Well there is if you have to have something done by 5 pm Friday, or get fired, and you know what you generate won't be used anyhow....

As I noted I misunderstood Dason's post.
 

spunky

Doesn't actually exist
#14
Well some of us, many of us I think, are suspect because we really don't want to address the rigor of mathematical theory but use it for something very practical [or to push theory in our subfields]. I doubt you care if statistical theory is advanced, you want to address educational theory. You hope the statisticans have generated the right tool just as a biologist hopes the electrical engineer created the right electron microscope. You want to use statistics, not advance it [or rather I think most non-statisicians do].
but this traps us in the cookbook approach to Statistics that we're trying to escape. i think the crux of the problem here is that you keep equating Statistics = tool. Statistics is not a 'tool'. it is a science and, as such, you rarely have the privilege of answering yes/no, right/wrong, hammer/screwdriver questions if you want to extract scientific knowledge out of something. if you don't try and learn some theory, your practice suffers. and if your practice suffers, your paycheque does as well :p. such is the nature of the beast and there is no way around it. now that science is mostly statistics-driven we all have to become, within varying degrees, 'statisticians'. (<-- maybe i should have said 'methodologists' or 'data analysts' here)



Well there is if you have to have something done by 5 pm Friday, or get fired, and you know what you generate won't be used anyhow....
i'll... pretend i didn't read this one :D
 

bryangoodrich

Probably A Mammal
#15
Simple critique.

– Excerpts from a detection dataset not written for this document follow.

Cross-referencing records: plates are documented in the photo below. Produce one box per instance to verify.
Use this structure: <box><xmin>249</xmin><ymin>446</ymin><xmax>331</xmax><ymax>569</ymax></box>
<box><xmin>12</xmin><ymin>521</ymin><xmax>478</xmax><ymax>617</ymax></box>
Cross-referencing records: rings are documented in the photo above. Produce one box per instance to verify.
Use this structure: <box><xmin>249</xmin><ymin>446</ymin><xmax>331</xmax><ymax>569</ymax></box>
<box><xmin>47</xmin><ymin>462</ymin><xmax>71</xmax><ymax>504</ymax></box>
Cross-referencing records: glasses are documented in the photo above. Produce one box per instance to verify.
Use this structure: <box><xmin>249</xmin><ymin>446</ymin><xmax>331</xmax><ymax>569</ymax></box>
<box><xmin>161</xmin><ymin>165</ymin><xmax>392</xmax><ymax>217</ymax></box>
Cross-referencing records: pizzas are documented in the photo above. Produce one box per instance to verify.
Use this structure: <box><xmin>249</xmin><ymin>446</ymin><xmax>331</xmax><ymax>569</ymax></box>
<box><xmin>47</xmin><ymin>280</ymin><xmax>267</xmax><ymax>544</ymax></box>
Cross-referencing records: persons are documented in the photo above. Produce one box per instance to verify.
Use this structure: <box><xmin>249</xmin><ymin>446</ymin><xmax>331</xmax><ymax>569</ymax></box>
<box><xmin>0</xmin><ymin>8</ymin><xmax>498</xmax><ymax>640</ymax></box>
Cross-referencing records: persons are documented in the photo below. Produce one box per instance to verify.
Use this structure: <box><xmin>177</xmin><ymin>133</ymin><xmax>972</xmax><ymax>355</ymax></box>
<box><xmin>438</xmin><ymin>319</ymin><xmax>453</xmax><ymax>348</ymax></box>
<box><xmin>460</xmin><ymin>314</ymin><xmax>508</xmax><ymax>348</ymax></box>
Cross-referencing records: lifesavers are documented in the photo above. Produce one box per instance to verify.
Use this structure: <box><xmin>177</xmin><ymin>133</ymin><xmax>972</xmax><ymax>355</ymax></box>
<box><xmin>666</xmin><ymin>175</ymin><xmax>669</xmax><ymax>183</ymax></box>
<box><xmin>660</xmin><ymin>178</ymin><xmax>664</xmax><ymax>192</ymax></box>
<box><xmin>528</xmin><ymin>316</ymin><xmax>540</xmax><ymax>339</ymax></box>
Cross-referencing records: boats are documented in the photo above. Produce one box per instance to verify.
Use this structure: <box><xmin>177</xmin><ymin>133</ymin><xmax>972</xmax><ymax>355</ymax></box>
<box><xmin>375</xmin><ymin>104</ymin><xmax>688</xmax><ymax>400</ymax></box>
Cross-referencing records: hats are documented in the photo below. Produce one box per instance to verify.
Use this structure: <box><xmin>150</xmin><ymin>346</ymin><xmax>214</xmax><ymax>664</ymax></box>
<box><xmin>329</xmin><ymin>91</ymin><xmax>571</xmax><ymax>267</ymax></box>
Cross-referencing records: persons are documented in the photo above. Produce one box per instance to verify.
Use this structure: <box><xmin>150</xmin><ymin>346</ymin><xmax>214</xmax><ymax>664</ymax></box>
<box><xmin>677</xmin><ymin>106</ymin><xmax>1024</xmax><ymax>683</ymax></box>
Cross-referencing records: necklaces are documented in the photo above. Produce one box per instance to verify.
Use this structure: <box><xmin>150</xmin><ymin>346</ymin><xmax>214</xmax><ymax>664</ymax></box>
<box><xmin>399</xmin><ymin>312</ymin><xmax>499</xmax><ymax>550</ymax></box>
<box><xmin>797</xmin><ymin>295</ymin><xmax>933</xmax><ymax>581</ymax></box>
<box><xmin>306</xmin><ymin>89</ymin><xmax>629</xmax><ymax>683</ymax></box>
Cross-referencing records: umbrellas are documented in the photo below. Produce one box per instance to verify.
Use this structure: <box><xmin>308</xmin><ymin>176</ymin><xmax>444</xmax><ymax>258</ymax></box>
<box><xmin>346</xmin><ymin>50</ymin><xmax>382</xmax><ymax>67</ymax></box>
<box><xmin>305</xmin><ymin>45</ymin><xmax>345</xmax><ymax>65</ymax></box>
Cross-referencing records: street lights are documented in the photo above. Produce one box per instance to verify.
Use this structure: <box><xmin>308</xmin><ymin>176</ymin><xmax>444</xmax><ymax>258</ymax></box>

The results were

Code:
SAS  210
R    212
SPSS 241
Xls  252
Mtab 270
Okay, is 210 really significantly better than 212 for the rank difference to be meaningful? Is it different enough for it to be significant between SAS and Minitab? Best to worse, out of the 5,400 sample, we're looking at 3.9% to 5% "poor fits." I also wonder about the variation. Okay, SAS does 210 poor fits out of 5,400. What's the variation? Is that greater or less than R? Are they different?

I also can't take a paper seriously that has typos like "form" for "from" and uses the made up plural of "softwares."